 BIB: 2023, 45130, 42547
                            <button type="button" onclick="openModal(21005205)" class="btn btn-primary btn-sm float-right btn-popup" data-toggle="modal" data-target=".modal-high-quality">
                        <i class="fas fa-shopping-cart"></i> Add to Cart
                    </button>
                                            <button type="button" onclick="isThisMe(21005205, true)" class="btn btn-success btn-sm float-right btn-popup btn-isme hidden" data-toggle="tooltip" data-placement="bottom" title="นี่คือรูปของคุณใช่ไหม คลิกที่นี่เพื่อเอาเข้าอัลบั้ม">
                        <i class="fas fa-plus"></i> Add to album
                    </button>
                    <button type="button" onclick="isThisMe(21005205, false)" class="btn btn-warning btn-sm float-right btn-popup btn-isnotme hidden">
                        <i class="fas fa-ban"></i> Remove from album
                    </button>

▸ **TASK OBJECTIVE**
Reproduce every line of the items above without changing a single character.

▸ **EXPECTED ANSWER**
 BIB: 2023, 45130, 42547
                            <button type="button" onclick="openModal(21005205)" class="btn btn-primary btn-sm float-right btn-popup" data-toggle="modal" data-target=".modal-high-quality">
                        <i class="fas fa-shopping-cart"></i> Add to Cart
                    </button>
                                            <button type="button" onclick="isThisMe(21005205, true)" class="btn btn-success btn-sm float-right btn-popup btn-isme hidden" data-toggle="tooltip" data-placement="bottom" title="นี่คือรูปของคุณใช่ไหม คลิกที่นี่เพื่อเอาเข้าอัลบั้ม">
                        <i class="fas fa-plus"></i> Add to album
                    </button>
                    <button type="button" onclick="isThisMe(21005205, false)" class="btn btn-warning btn-sm float-right btn-popup btn-isnotme hidden">
                        <i class="fas fa-ban"></i> Remove from album
                    </button>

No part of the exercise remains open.